• [Supplied entries]

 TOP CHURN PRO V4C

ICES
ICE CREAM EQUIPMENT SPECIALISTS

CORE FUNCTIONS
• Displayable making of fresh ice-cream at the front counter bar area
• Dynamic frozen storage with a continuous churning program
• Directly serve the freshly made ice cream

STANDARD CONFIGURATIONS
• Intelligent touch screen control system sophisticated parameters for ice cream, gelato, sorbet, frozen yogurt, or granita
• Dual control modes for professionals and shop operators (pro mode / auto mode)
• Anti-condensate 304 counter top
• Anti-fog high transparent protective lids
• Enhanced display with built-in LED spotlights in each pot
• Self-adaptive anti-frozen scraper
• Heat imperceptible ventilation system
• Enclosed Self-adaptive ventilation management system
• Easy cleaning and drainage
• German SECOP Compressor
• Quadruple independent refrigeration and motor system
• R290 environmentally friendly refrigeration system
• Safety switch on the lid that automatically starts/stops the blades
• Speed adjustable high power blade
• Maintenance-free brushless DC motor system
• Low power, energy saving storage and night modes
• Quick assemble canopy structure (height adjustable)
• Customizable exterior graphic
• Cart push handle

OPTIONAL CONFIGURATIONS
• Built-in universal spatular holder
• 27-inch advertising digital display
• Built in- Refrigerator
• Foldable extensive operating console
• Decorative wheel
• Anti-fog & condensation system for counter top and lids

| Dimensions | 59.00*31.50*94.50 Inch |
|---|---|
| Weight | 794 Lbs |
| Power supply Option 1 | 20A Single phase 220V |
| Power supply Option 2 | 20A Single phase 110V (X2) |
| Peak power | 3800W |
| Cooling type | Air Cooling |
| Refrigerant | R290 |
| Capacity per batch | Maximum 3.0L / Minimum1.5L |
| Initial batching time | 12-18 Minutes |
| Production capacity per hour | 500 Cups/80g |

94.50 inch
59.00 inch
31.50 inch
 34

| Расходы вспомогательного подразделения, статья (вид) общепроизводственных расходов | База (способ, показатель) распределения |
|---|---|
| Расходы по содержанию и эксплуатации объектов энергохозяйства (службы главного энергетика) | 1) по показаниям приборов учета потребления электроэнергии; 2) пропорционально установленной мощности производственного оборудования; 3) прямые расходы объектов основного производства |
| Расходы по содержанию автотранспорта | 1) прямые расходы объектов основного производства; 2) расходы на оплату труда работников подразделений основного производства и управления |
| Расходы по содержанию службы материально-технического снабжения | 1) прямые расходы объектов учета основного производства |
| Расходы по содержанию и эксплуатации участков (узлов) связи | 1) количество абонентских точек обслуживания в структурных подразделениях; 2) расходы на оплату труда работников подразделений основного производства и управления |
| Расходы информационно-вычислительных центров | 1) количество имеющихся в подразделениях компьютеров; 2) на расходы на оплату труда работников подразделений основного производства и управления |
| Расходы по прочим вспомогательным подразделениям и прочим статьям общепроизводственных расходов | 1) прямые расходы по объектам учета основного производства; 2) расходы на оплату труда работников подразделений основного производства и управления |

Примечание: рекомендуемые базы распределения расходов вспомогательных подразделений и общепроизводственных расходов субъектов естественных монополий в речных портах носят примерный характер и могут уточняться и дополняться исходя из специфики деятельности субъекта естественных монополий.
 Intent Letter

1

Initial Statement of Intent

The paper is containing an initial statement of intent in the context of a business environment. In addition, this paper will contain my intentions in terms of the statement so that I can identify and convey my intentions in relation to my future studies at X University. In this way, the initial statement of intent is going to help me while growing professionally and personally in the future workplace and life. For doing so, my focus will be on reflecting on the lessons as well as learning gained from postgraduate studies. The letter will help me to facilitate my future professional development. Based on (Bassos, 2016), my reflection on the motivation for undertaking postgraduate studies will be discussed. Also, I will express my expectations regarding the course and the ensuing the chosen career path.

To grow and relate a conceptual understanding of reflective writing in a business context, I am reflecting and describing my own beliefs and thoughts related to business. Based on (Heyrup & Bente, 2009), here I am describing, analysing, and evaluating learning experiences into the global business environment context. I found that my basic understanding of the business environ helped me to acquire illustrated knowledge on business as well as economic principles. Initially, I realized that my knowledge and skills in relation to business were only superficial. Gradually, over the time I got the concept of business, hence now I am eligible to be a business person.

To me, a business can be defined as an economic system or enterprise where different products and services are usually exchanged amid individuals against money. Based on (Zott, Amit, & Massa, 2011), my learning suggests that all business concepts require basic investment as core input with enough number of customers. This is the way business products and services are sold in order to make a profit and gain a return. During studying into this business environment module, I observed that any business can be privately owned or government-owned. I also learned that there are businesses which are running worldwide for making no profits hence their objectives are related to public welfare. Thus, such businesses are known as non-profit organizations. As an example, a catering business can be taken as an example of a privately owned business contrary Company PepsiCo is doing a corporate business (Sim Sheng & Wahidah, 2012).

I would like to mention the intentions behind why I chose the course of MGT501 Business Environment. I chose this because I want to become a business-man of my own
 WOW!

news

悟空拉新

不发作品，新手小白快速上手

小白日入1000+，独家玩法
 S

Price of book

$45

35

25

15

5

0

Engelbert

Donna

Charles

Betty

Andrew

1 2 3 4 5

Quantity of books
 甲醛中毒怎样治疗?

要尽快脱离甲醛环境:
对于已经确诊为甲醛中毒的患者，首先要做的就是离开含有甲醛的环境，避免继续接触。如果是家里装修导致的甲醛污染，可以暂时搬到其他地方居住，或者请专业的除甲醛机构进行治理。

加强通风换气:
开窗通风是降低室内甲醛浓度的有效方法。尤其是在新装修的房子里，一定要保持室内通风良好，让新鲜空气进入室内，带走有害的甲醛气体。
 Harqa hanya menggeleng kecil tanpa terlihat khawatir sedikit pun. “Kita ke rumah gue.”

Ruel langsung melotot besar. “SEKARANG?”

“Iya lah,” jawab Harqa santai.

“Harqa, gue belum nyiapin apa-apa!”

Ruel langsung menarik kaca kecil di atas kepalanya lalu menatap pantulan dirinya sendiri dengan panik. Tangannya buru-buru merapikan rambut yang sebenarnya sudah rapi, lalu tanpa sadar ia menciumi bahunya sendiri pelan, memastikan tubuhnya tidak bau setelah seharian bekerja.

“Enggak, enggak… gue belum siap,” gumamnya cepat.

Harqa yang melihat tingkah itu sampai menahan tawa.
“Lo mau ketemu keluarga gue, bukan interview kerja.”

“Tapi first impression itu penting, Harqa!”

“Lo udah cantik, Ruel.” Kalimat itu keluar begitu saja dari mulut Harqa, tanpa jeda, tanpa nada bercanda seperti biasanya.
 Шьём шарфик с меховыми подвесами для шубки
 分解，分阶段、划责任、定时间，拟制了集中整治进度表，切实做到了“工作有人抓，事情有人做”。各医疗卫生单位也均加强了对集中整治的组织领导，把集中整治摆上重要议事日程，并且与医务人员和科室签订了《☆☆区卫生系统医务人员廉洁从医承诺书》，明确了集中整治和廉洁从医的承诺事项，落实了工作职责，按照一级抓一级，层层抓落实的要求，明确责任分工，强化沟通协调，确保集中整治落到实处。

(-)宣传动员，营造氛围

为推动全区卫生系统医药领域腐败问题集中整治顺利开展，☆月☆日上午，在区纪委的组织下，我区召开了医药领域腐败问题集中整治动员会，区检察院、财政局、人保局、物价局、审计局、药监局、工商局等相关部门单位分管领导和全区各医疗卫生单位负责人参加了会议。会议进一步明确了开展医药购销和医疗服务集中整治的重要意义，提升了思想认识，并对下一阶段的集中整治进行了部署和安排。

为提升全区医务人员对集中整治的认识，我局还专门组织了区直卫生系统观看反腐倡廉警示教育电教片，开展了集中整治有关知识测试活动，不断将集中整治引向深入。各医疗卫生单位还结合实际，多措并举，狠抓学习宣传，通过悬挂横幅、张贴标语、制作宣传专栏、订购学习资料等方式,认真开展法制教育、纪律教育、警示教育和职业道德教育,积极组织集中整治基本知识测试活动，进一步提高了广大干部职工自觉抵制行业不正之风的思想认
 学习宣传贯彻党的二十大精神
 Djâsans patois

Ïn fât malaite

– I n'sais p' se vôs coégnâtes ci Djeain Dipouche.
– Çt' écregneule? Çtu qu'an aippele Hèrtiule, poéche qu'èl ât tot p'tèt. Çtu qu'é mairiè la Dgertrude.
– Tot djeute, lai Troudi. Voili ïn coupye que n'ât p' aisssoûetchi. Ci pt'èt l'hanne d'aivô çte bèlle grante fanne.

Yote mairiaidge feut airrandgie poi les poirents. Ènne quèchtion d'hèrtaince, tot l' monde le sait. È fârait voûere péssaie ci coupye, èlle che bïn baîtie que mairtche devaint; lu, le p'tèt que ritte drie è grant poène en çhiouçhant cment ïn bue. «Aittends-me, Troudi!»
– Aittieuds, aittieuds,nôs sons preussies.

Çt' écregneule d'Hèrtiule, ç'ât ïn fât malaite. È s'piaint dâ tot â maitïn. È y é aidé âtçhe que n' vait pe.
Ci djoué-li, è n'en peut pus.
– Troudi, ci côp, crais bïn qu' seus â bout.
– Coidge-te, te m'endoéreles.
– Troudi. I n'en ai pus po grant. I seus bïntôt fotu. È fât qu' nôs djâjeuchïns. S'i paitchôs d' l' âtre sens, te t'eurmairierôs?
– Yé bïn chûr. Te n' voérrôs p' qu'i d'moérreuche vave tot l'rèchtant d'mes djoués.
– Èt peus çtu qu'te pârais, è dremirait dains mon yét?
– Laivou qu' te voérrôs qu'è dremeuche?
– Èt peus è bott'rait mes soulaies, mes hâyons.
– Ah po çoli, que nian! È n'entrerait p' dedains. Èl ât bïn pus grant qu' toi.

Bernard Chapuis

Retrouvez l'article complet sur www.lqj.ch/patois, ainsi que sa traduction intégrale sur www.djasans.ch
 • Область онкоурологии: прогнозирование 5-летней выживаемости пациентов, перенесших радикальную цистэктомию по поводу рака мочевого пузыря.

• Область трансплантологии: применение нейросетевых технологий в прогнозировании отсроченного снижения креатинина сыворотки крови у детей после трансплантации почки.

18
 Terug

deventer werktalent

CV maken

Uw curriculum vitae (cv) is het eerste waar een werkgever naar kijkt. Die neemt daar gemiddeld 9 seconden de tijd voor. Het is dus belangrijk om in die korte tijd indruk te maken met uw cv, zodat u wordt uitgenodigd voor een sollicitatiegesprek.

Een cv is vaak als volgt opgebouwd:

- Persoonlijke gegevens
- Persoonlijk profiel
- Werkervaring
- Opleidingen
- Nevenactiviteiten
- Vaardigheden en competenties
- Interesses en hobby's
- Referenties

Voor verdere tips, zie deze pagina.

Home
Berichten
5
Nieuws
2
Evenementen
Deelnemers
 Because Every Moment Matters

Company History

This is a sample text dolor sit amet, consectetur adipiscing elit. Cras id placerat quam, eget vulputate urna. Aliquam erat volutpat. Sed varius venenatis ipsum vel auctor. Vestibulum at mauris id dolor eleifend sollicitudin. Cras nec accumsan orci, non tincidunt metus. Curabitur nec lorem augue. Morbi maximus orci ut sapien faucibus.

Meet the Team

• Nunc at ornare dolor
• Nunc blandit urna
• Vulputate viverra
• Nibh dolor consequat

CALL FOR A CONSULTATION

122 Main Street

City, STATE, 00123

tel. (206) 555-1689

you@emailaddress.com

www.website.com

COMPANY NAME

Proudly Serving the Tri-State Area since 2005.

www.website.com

• [What this task involves]
Scan the entries above and return each line that holds "объектов".

• [Reply to the exercise]
| Расходы по содержанию и эксплуатации объектов энергохозяйства (службы главного энергетика) | 1) по показаниям приборов учета потребления электроэнергии; 2) пропорционально установленной мощности производственного оборудования; 3) прямые расходы объектов основного производства |
| Расходы по содержанию автотранспорта | 1) прямые расходы объектов основного производства; 2) расходы на оплату труда работников подразделений основного производства и управления |
| Расходы по содержанию службы материально-технического снабжения | 1) прямые расходы объектов учета основного производства |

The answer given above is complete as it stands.